Charlie Edwards confirmed his world class credentials in the first defence of his WBC flyweight world title at London’s Copperbox arena on Saturday night. The win means Edwards remains part of a select group of five British World Champions, but with Anthony Joshua and Tyson Fury heading stateside, is British boxing really booming?
Whilst promotors Eddie Hearn and Frank Warren continue to insist that British boxing is entering a new golden age, we have proof that tells us otherwise. In the last few years we have seen numerous British boxers lose their world champion status. James Degale relinquishing his IBF title in pursuit of Chris Eubank Jr, Ryan Burnett having to be pulled out of his title defence against Nonito Donaire due to injury, Jamie McDonell’s first round stoppage defeat to pound-for-pound monster Naoya Inoue, there have been so many disappointing results for British oxing fans in recent history.

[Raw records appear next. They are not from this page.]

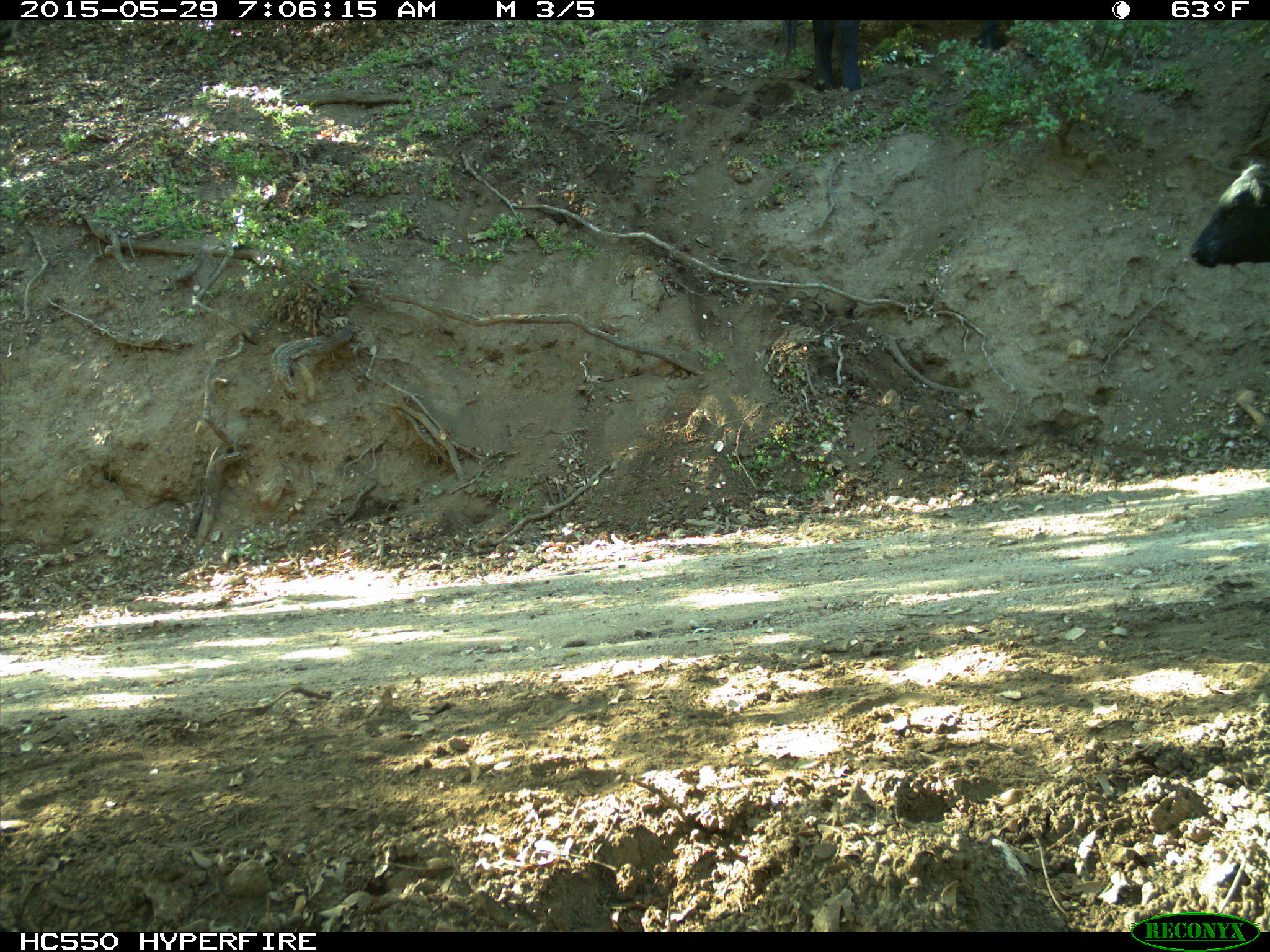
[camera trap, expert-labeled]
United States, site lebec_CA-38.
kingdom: Animalia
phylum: Chordata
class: Mammalia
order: Artiodactyla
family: Bovidae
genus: Bos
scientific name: Bos taurus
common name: domestic cow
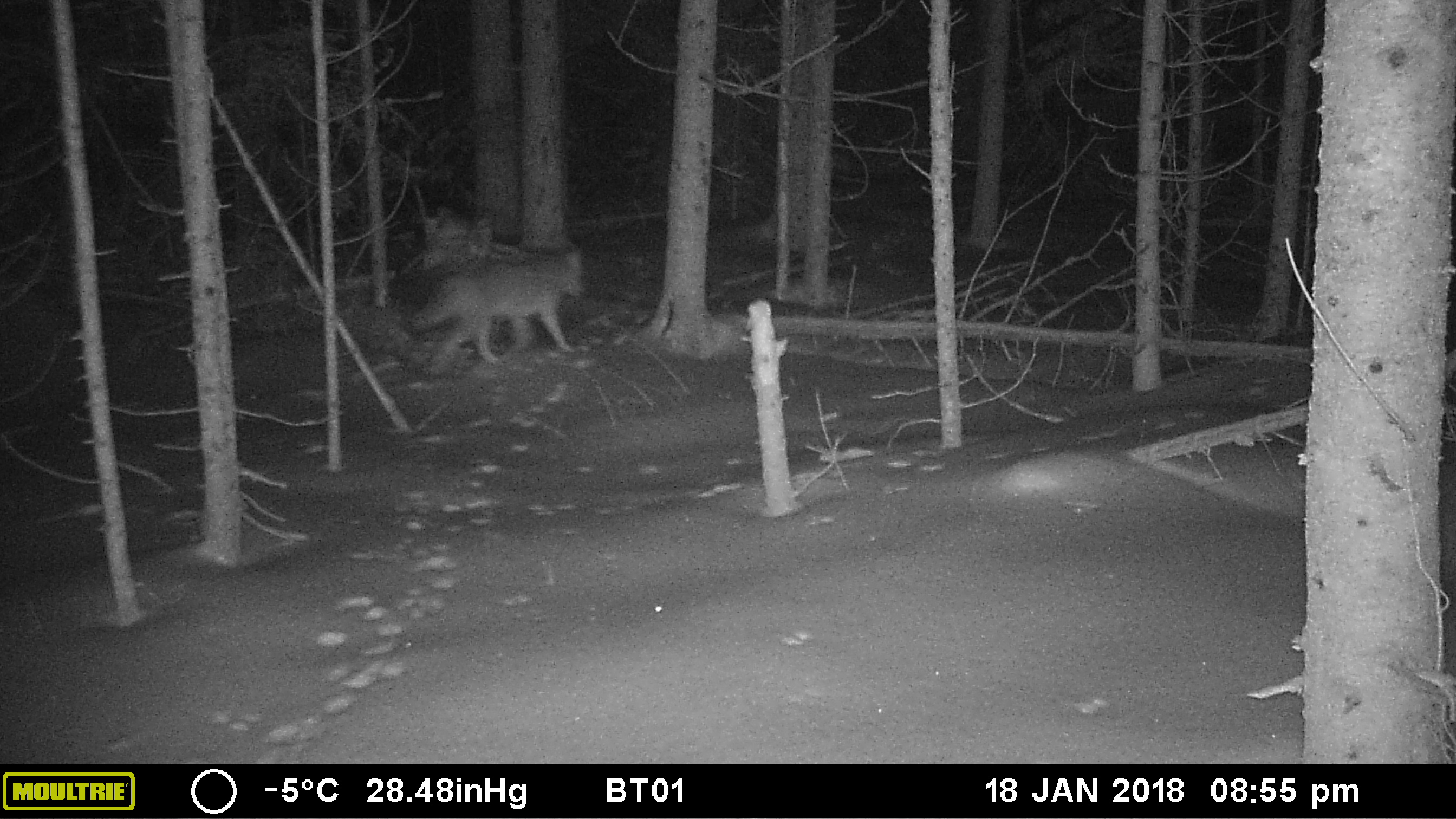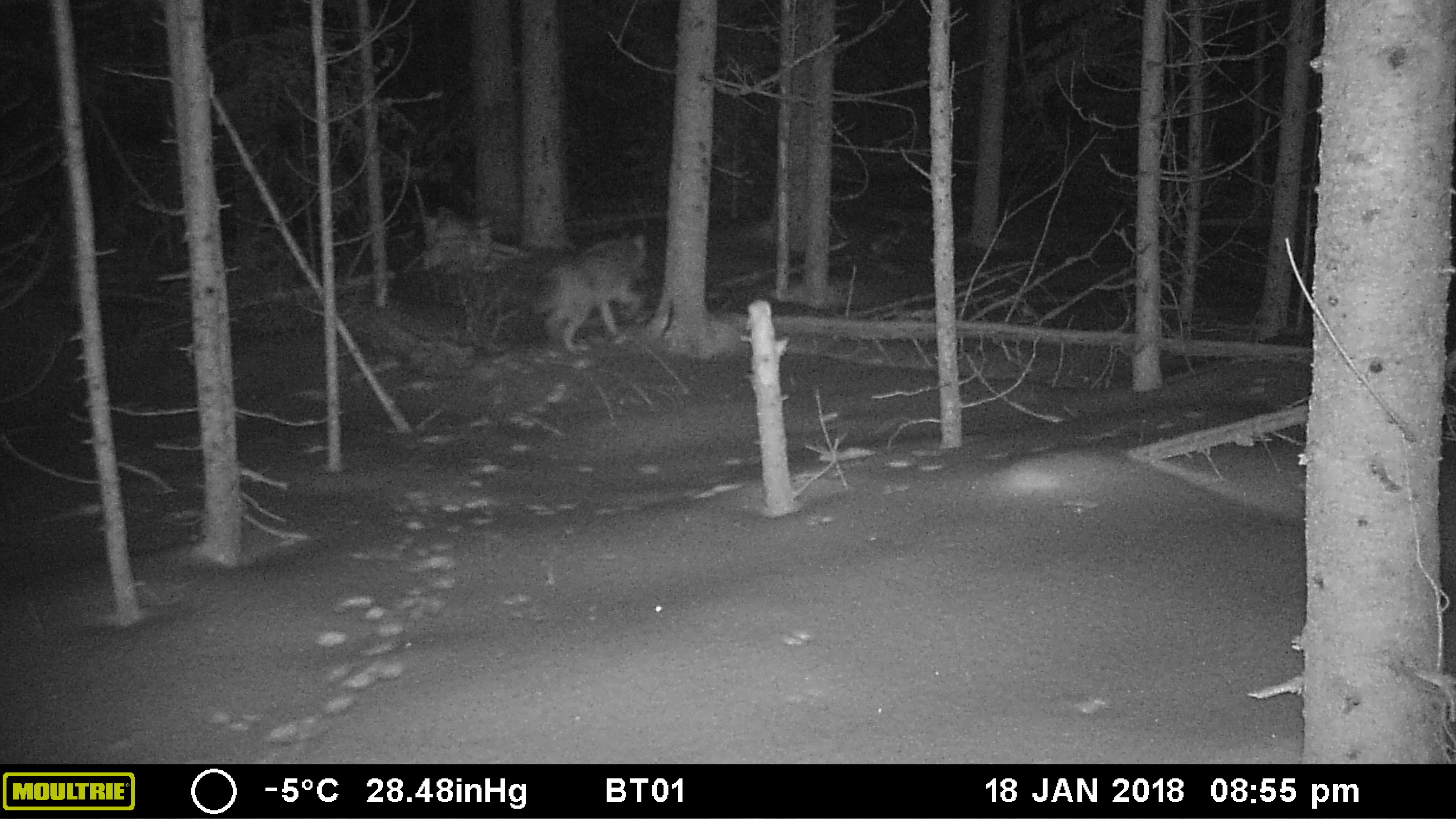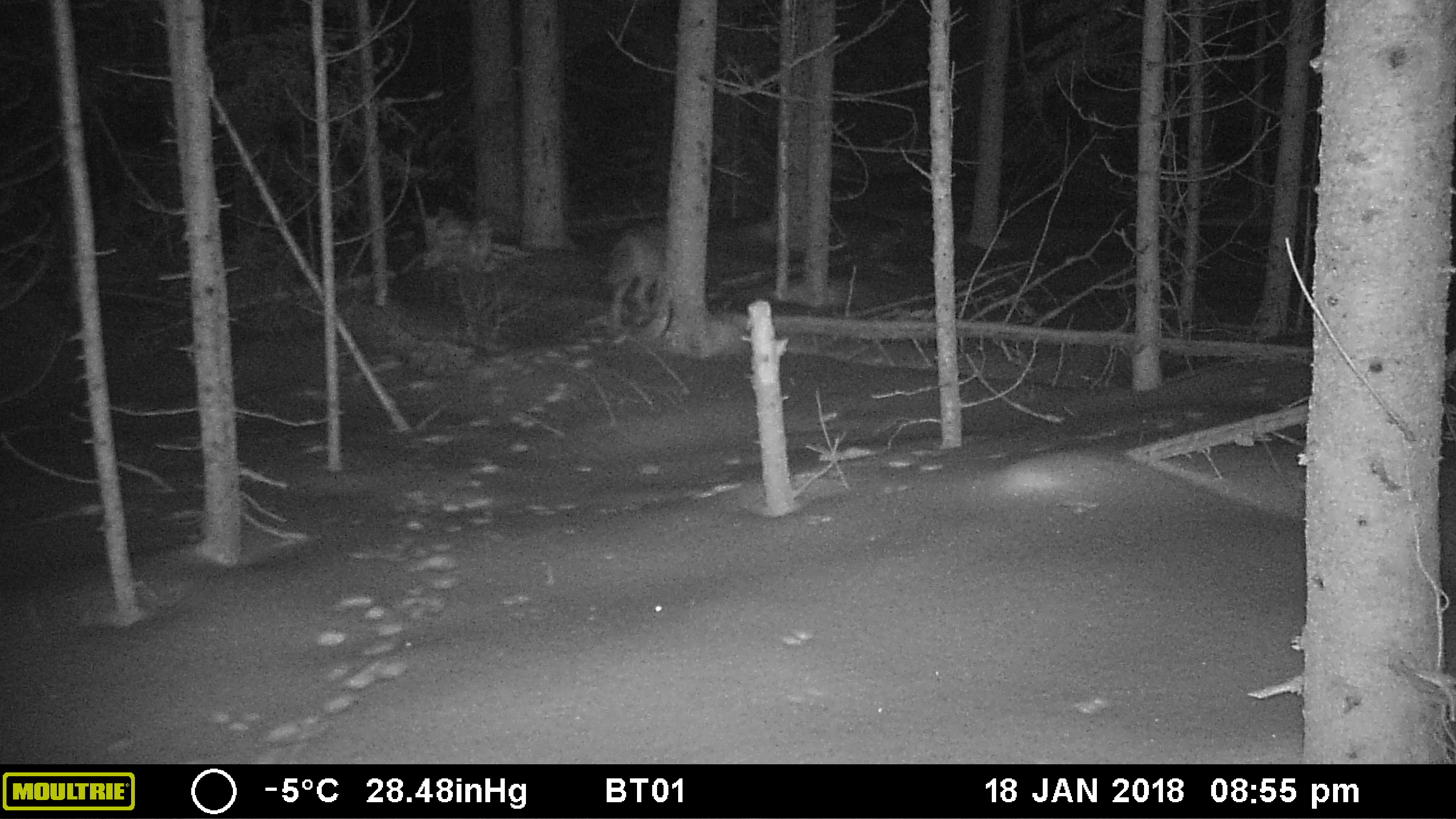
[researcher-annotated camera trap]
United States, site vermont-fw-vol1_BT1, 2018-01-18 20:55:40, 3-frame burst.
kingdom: Animalia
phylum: Chordata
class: Mammalia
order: Carnivora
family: Canidae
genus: Canis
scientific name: Canis latrans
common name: coyote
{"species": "coyote (Canis latrans)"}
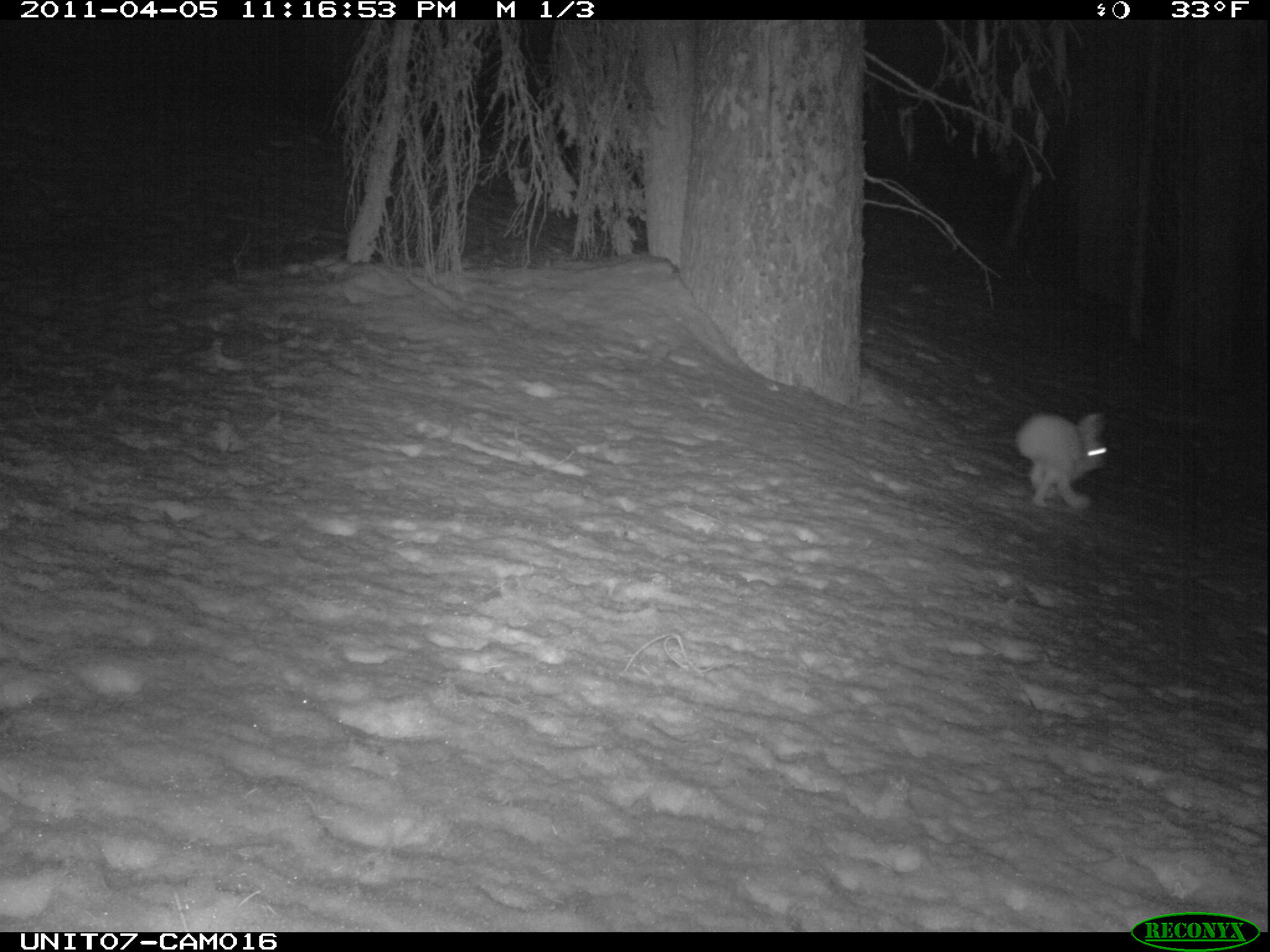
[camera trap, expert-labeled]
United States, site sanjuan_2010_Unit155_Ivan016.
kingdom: Animalia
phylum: Chordata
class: Mammalia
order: Lagomorpha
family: Leporidae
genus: Lepus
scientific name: Lepus americanus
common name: snowshoe hare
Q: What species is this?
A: Lepus americanus (snowshoe hare).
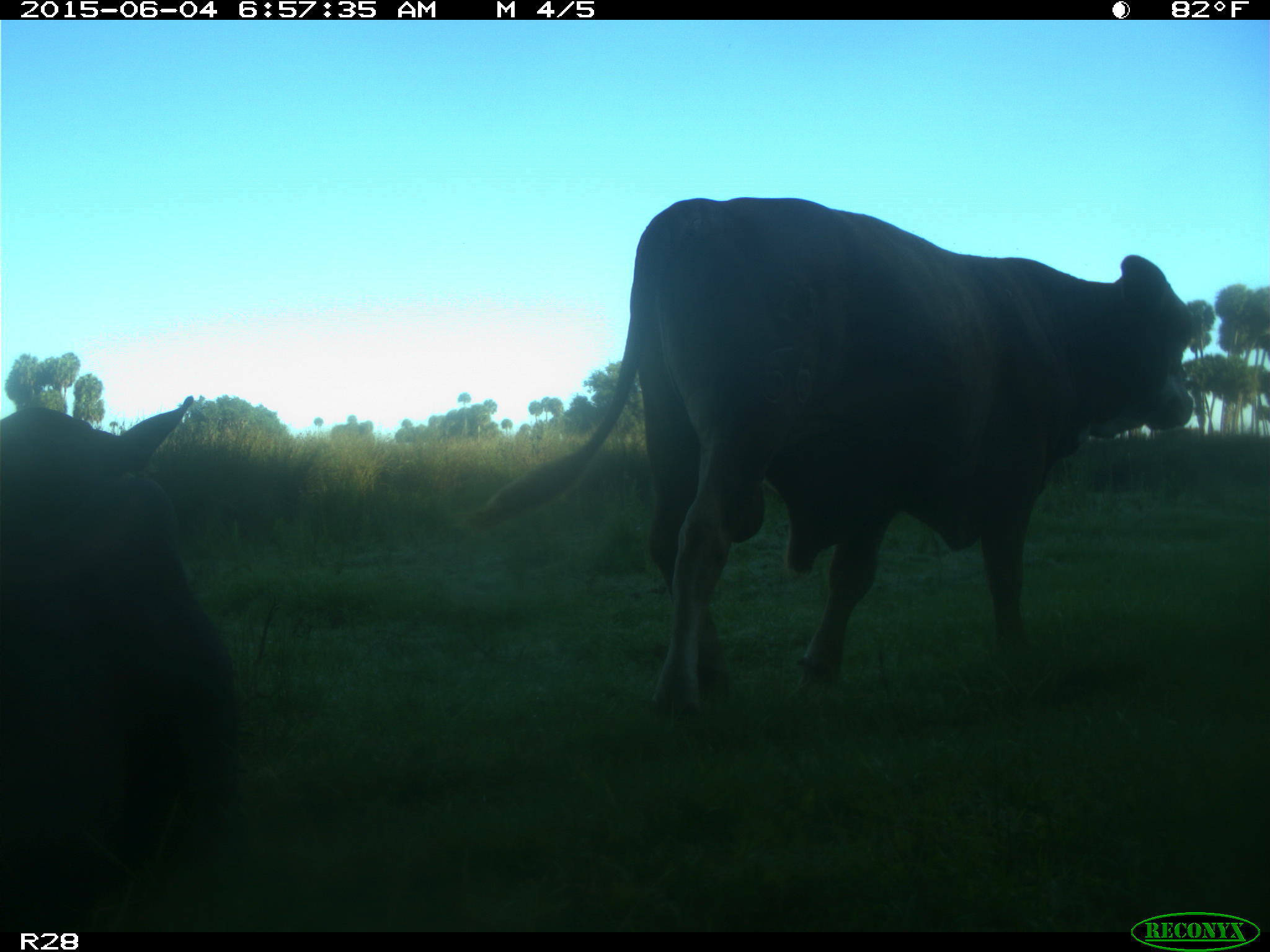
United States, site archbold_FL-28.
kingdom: Animalia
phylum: Chordata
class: Mammalia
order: Artiodactyla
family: Bovidae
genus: Bos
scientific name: Bos taurus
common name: domestic cow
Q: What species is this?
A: Bos taurus (domestic cow).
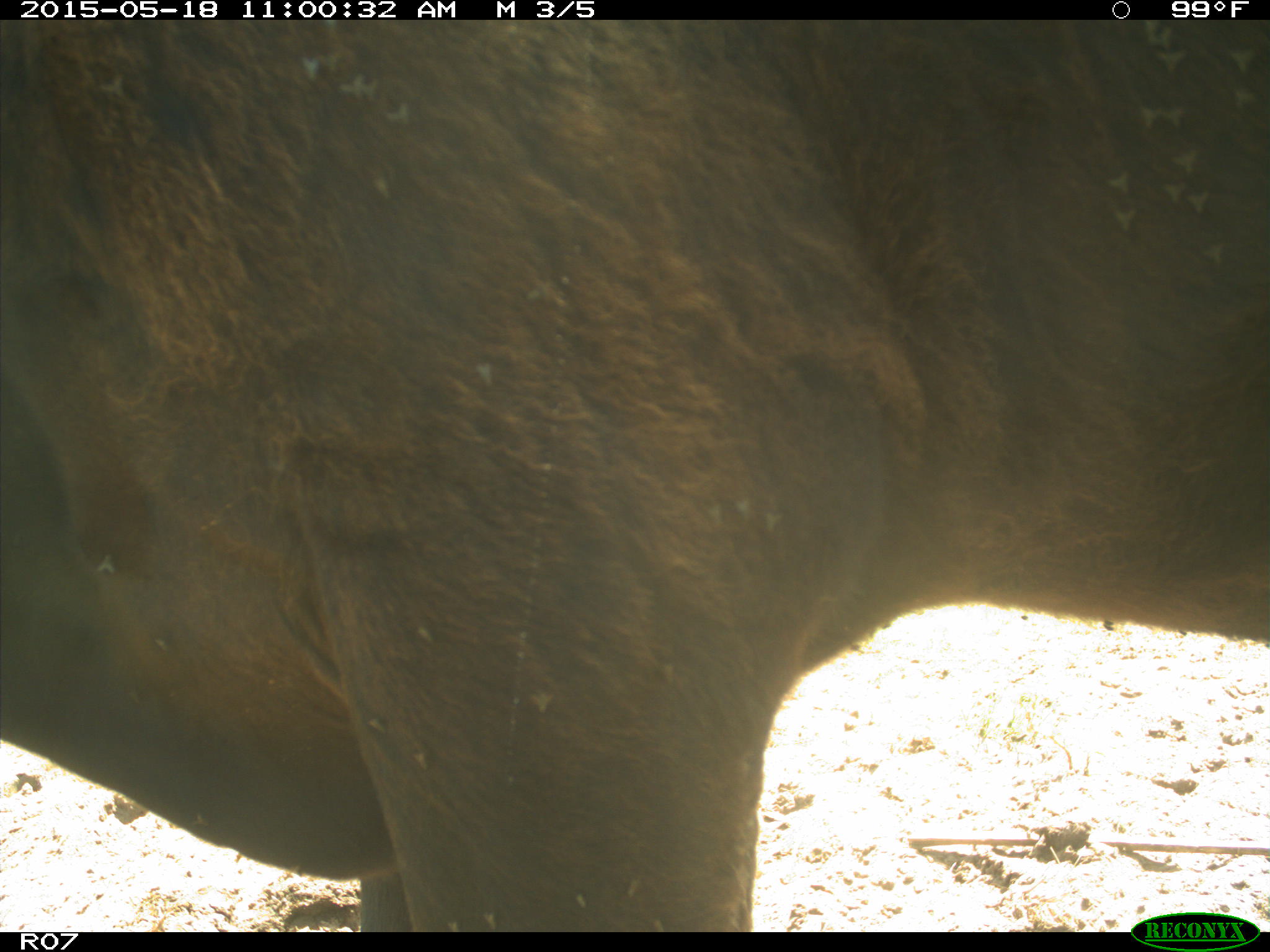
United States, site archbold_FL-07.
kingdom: Animalia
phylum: Chordata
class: Mammalia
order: Artiodactyla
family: Bovidae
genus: Bos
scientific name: Bos taurus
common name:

Promising talents such as Josh Kelly and Joshua Buatsi are having to be fast tracked to fill the void left by the retirements of the likes of Tony Bellew and George Groves, and there seems to be a very limited amount of British boxers ready to step up to world level. Our next world title hopeful comes in the shape of an ageing Amir Khan as he takes on Terence Crawford on April 20th at Madison Square Gardens, and here lies another issue with British boxing’s supposed boom.
With our biggest stars crossing the pond more regularly than ever before, there seems to be a new obsession with boxing in America. Anthony Joshua makes his US debut on June 1st at MSG whilst this month also saw Tyson Fury sign a money spinning co-promotional deal with US giants ESPN. Matchroom have also followed suit by investing heavily into the US market in the last twelve months and all of a sudden the bright lights of Las Vegas don’t seem such a distant dream to many of the UK’s boxers.
As we continue to pin our hopes on the next crop of would be stars, the likes of Josh Warrington, Callum Smith and Charlie Edwards remain as the flag bearers of British boxing on the world scene but don’t be surprised if they are tempted by the land of hope and glory in the not so distant future.